**TEXT TO READ**
Finally, there are several social, political, and ethical challenges to BECCS deployment [21•, 35, 74, 75]. Several studies point to the lack of representation of governance aspects of BECCS in IAMs [7, 74, 76, 77]. This reduces modelled transaction costs of the BECCS chain from field to carbon sink, effectively increasing its perceived competitiveness in the models. Gough et al. [74] explore six governance and policy challenges to BECCS deployment highlighting “the importance of a whole systems approach” to assess BECCS potential as an effective mitigation option at scale. A key issue is the carbon balance of BECCS technologies. The whole chain—from the production of biomass feedstock to conversion to the desired energy carrier through to carbon capture, compression, storage, and sequestration—may cause more GHG emissions than it sequesters, thus leading to positive instead of negative emissions. The actual balance depends on the performance of each step in the chain (which varies by region) and on existence of transparent and effective monitoring and verification schemes [30•, 32, 53•, 74]. Such an international framework for the governance, crediting, and monitoring of BECCS requires a high level of cooperation across regions [32], a transaction cost not necessarily represented in IAMs, and major restructuring of government fiscal policy to compensate negative emissions [51]. Last but not least, the adoption in 2015 of Agenda 2030 and the Sustainable Development Goals (SDGs) [78] means mitigating climate change must now happen in the context of other societal goals. This imposes sustainability constraints to which BECCS has many vulnerabilities, especially due to implications to land use change, food security, water use, and biodiversity [3, 53•, 67, 71, 79, 80]. As IAMs increasingly endogenize such constraints, the value of BECCS in resulting scenarios is likely to be dampened.

The IPCC Special Report on 1.5 °C [3] concluded that emissions in 2030 would have to be about half of 2010 levels to maintain a chance of meeting the well below 2 °C target of the Paris Agreement. If one accepts the adage that innovative technologies in the energy sectors take decades to go from prototype to scale [81], the transition leading to such steep reductions would have to be based on technologies existing today. The difficulty of meeting the 2030 milestone means overshot scenarios may be the only recourse we have to meet the 1.5 °C target by 2100, which forms the rationale behind the dominance of BECCS in IAM scenarios.

This article reviews the existing literature in a comprehensive manner to identify major drivers of value for BECCS in IAMs and shows it is enhanced not only by the assumptions and constraints imposed on BECCS and competing technologies, but also by what is and what is not represented in the models, that is, model structure.

To begin with, model structure and assumptions increase reliance on NETs which, in the current configuration of IAMs, effectively means reliance on BECCS since it is the only scalable NET modelled, the other being afforestation which has limited potential.

**SET TASK A**
Edit the rows from the line containing "Looking at all of" down to the line containing "which is furthest from the", swapping "riverbank vegetation" for "riverside vegetation" and leaving everything else unchanged; give back only those lines.
The rows are unrelated to the passage on BECCS.

**DATA ENTRIES**

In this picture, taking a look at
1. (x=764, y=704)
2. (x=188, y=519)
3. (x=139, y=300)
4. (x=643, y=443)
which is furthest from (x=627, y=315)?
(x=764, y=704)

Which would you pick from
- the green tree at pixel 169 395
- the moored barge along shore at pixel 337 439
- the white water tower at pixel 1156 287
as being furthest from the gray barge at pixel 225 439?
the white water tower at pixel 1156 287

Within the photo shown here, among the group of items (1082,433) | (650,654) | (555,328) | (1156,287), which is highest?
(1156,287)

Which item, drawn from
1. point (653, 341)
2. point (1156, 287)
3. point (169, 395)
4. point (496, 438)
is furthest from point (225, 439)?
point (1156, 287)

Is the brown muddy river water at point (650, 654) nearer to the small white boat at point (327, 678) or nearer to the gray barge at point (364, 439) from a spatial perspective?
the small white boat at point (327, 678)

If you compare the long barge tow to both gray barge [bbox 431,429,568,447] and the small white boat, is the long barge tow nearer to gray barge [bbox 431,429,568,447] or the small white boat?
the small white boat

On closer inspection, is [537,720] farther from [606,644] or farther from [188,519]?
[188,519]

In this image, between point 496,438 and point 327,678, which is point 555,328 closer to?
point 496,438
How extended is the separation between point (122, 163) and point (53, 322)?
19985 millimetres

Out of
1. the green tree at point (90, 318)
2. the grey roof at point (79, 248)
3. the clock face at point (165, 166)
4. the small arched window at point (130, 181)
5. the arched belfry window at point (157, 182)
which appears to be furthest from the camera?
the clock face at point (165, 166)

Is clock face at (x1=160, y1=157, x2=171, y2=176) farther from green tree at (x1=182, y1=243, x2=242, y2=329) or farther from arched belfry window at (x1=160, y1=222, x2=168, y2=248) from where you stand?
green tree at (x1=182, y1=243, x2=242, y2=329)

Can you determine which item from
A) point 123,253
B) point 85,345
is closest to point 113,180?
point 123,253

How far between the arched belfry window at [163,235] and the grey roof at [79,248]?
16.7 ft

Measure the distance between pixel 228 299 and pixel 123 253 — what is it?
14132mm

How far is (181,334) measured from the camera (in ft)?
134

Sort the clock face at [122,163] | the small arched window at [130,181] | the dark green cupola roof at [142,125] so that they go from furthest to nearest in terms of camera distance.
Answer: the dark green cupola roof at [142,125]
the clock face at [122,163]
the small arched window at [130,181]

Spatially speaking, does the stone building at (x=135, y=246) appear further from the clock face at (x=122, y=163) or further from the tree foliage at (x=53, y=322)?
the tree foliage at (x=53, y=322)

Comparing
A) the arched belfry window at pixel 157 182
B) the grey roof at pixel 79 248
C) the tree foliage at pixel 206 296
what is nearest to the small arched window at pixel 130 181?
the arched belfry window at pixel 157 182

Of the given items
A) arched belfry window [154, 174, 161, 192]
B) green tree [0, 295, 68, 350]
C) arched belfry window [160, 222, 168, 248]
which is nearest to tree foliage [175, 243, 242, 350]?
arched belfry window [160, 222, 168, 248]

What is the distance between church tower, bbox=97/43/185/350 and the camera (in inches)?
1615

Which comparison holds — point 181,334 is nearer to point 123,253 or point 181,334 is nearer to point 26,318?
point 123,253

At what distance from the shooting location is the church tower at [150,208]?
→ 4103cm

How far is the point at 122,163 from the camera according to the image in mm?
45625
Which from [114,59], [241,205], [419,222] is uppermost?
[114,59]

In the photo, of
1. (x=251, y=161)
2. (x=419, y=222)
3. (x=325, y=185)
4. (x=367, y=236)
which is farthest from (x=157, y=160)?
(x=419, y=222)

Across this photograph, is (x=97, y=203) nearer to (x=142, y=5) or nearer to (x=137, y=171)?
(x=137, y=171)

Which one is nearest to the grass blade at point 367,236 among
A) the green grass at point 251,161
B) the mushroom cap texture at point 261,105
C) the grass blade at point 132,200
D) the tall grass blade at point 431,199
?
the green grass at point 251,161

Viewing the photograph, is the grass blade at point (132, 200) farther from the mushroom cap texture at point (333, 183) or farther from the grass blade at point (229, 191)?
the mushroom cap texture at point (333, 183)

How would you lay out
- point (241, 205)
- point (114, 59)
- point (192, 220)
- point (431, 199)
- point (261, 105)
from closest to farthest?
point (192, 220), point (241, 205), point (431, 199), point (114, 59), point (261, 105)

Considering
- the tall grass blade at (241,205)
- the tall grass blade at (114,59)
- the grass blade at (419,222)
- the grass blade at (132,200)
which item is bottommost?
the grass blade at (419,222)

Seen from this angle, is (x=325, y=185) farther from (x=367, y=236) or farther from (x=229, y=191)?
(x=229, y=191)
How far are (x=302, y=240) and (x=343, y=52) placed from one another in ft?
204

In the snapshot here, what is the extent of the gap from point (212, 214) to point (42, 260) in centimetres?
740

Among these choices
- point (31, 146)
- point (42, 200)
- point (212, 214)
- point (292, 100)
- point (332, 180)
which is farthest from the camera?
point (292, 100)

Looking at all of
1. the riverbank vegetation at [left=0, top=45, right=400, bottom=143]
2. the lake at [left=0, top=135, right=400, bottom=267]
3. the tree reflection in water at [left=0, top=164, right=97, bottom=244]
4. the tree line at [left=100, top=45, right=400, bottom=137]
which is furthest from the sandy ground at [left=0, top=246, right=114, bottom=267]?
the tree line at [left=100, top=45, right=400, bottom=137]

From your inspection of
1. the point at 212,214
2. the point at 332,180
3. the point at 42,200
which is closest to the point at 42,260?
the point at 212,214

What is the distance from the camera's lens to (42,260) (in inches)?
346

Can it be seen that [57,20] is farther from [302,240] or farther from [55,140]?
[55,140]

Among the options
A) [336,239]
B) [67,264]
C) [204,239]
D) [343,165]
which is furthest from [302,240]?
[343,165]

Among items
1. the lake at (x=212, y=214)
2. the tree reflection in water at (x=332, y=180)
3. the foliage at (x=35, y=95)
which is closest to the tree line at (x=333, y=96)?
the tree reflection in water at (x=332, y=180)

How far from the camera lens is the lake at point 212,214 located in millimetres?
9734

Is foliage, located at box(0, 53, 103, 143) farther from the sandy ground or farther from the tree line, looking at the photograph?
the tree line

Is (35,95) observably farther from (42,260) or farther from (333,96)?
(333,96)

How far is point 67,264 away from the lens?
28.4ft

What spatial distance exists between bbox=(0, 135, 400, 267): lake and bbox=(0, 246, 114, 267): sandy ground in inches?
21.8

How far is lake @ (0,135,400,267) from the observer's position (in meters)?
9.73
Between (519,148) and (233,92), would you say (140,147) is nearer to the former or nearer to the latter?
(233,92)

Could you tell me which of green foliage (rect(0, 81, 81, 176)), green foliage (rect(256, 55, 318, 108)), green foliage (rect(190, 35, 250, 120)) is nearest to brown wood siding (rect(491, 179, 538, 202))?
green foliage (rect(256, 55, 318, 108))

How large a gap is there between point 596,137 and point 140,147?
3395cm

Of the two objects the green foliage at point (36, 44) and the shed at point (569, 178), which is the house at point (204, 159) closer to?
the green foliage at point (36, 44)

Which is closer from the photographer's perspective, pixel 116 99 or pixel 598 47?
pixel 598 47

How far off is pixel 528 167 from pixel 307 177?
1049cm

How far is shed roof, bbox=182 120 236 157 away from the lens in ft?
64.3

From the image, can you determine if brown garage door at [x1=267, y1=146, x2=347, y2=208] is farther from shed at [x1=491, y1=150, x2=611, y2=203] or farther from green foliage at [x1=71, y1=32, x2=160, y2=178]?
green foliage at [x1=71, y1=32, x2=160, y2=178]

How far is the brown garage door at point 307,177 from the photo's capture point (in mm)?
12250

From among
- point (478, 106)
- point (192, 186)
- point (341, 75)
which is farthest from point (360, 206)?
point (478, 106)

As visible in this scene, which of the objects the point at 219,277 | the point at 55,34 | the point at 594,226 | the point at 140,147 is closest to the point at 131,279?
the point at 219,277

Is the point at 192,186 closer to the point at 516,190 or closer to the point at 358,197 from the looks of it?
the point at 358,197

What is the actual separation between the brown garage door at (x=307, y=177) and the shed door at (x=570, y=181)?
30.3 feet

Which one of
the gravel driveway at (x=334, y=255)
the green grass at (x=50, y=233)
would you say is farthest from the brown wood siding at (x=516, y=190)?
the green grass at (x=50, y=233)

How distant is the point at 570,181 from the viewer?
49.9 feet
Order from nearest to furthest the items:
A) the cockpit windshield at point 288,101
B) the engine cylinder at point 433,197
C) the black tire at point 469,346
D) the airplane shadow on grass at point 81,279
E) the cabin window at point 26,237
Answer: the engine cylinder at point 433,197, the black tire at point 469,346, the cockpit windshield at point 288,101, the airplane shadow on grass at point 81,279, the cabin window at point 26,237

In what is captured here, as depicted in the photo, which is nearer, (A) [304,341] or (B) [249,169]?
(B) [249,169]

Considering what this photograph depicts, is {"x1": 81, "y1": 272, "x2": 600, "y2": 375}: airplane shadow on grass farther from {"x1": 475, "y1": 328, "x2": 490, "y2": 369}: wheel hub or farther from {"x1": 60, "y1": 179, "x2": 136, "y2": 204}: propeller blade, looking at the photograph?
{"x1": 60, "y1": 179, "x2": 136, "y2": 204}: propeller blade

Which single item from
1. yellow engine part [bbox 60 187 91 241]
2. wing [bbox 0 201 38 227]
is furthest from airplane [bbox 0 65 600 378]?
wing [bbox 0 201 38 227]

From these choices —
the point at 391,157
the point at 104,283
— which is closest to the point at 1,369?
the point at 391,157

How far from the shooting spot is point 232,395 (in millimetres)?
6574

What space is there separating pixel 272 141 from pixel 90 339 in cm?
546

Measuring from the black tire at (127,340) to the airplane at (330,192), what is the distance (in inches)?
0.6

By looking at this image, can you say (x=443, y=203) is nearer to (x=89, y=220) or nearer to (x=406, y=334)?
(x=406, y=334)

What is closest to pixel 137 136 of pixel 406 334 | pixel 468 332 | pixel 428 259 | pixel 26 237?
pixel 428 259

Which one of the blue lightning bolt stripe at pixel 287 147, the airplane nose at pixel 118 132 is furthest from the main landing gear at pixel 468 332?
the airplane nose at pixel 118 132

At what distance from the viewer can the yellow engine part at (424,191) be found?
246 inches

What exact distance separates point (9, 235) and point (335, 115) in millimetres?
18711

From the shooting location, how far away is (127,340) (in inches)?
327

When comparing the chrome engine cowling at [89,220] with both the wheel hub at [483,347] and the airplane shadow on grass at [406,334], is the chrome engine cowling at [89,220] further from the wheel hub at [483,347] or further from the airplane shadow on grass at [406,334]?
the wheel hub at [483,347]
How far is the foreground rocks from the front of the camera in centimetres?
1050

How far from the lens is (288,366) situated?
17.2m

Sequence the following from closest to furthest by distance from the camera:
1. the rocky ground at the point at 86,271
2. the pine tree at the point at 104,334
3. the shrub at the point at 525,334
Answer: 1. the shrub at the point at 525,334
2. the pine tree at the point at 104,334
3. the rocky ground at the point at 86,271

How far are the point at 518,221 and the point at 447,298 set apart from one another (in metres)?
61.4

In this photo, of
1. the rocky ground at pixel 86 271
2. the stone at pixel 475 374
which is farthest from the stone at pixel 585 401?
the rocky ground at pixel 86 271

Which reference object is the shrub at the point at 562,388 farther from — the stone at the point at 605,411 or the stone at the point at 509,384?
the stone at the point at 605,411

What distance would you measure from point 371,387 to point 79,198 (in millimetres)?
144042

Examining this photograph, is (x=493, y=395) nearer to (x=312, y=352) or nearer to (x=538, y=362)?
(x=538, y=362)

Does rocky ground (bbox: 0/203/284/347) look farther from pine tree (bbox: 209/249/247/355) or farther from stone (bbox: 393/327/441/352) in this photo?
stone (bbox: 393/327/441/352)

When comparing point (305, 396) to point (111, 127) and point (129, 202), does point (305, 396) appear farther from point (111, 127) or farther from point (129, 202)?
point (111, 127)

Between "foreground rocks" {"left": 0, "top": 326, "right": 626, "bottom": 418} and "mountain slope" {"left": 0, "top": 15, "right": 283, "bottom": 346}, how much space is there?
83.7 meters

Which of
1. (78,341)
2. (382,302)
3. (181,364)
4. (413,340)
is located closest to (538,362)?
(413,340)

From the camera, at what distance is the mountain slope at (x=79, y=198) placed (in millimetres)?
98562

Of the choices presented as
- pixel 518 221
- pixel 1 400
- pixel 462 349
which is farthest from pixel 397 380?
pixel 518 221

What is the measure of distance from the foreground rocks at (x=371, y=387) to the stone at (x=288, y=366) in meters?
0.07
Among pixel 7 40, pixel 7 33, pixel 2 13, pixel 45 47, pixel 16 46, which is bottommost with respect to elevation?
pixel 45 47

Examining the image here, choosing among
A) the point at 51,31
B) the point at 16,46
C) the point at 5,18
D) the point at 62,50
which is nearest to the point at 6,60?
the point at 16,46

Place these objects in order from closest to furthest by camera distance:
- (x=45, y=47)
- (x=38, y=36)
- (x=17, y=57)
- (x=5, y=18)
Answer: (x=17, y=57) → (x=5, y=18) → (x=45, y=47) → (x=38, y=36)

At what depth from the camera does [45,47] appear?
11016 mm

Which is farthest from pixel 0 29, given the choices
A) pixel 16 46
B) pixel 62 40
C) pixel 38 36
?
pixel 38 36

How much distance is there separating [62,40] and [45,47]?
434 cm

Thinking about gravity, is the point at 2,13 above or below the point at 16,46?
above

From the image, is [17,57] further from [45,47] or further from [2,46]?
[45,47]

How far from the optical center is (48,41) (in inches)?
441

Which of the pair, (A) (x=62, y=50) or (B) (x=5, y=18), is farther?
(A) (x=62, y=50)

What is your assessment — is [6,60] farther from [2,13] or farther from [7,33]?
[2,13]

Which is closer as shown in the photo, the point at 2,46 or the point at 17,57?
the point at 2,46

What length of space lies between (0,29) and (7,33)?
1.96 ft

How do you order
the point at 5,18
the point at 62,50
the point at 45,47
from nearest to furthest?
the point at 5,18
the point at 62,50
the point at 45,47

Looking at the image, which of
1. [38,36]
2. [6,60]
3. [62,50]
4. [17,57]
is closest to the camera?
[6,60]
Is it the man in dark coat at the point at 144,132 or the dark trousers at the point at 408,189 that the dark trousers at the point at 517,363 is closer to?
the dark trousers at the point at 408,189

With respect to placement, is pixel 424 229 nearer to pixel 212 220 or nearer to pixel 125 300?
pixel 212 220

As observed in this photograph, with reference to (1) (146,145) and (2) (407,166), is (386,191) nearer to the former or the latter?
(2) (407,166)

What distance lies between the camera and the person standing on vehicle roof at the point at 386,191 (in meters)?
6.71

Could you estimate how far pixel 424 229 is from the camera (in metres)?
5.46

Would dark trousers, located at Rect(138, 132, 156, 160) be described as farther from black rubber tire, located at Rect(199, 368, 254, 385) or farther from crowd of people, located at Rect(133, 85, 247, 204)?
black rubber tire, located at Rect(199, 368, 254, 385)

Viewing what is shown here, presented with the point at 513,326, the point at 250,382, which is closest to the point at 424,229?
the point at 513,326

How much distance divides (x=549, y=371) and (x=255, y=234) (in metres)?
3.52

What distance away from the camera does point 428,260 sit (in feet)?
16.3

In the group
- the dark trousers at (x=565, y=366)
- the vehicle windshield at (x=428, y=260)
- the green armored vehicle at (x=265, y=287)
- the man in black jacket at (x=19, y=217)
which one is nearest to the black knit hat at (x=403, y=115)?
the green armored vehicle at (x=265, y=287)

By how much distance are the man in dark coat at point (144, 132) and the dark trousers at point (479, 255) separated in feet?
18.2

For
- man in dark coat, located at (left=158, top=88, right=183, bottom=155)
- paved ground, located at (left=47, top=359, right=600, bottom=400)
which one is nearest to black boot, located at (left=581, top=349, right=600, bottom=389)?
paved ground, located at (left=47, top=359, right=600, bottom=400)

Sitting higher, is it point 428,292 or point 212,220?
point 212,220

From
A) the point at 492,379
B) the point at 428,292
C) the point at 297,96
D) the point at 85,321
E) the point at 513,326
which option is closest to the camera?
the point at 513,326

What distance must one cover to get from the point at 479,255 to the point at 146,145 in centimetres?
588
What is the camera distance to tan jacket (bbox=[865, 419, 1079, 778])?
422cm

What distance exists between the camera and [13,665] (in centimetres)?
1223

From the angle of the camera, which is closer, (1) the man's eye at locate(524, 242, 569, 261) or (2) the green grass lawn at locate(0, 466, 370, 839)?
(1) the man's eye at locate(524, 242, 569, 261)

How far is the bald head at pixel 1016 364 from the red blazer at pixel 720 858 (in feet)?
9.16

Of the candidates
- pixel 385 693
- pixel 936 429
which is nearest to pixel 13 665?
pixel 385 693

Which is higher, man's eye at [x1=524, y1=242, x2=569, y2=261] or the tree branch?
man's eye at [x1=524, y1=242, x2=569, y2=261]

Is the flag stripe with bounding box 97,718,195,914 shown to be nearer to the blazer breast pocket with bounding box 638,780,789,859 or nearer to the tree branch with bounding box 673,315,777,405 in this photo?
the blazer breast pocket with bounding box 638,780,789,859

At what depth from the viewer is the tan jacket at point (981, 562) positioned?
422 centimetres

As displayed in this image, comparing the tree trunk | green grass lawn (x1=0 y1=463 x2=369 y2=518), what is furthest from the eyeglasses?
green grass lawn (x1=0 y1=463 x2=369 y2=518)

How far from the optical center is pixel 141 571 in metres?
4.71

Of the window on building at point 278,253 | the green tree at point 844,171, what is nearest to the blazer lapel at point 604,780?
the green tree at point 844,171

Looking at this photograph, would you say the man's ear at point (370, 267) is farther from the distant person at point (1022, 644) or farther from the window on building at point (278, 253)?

**SET TASK B**
Pick up the passage on BECCS in integrated assessment models from where it stops.

**REPLY A**
Looking at all of
1. the riverside vegetation at [left=0, top=45, right=400, bottom=143]
2. the lake at [left=0, top=135, right=400, bottom=267]
3. the tree reflection in water at [left=0, top=164, right=97, bottom=244]
4. the tree line at [left=100, top=45, right=400, bottom=137]
which is furthest from the sandy ground at [left=0, top=246, right=114, bottom=267]?

**REPLY B**
The literature suggests reliance on NETs stems from the dwindling carbon budget and a lack of effort to reduce emissions, meaning we will overshoot our temperature targets and need CDR to bring it back to Paris-consistent levels. However, NET deployment is enhanced by the choice of high discount rates (in the range of 3.5–5%) in current scenario implementations. Higher discount rates imply the future is valued much less than the present, leading to lower effort in the short term than if lower discount rates were used. This brings up ethical issues of intergenerational justice harking back to the controversy following publication of the Stern Review [82‐85]. Since there is no right or wrong answer here, this should be treated explicitly when scenarios are used to inform policy. This would confront decision-makers with the choice to favour the present by discounting the future more heavily, but this is not possible given the lack of scenarios with low(er) discount rates in the literature and, consequently, in IPCC assessments. Scenarios with lower discount rates place more emphasis on short-term deployment of low-carbon technologies like solar and wind, leading to narratives that deemphasize the reliance on NETs in general and BECCS in particular. On the other hand, the insufficient effort for emissions reduction in recent years may well be an indication that society does in fact have an implicit high discount rate, which means IAMs reflect that reality. Nonetheless, the role of the discount rate on the value of BECCS in IAMs should not be underestimated.

The versatility of bioenergy and its ability to combine with CCS to provide negative emissions drive the value of BECCS by making ambitious scenarios feasible and reducing mitigation costs, and this has been established in the literature for some time. However, the value of BECCS in IAMs also stems from it being the only NET modelled besides afforestation. Adding other NETs like DACCS to model portfolios reduces the value of BECCS, despite the fact that BECCS outcompetes DACCS on cost [53•]. This cost advantage may also be exacerbated in models by the availability of low-cost, low-impact residues as input for BECCS. Analogously, competitiveness of DACCS is improved when waste heat is made available to it as an energy input [11••] so it is important to include this as an option when implementing DACCS in IAMs. Including residue for BECCS but not waste heat for DACCS may be favouring BECCS.

Additionally, state-of-the art IAMs include novel technologies conservatively, so that the suite of options available in 2100 is not very different from what is deemed possible today. IAMs generally do not include disruptive innovation and technologies which may be game changers that may render unrecognizable the sectors they impact [51, 56]. Policy frameworks consistent with lower discount rates must reach beyond just the required technological innovation and embrace more challenging forms of innovation such as institutional innovation or less “palatable” ones like behaviour or lifestyle change [62]. Institutional innovation includes global cooperation in a concerted climate action effort that avoids any more delay. Behaviour change includes diet change to less meat intensive diets, or avoidance of carbon-intensive modes of transportation (e.g. single-occupant cars). IAMs are beginning to incorporate some of these changes to the extent possible as seen for example in Grubler et al. [57], Bertram et al. [64] and van Vuuren et al. [63], leading to less reliance on NETs and BECCS. Thus, a lower propensity for social and institutional innovations may drive up the need for CDR and increase the value of NETs. To the extent that this is reflective of reality, it can be said that the value of NETs is real in our efforts to curb climate change. Nonetheless, as the main NET available in IAMs until recently, BECCS is given more value than it is perhaps due.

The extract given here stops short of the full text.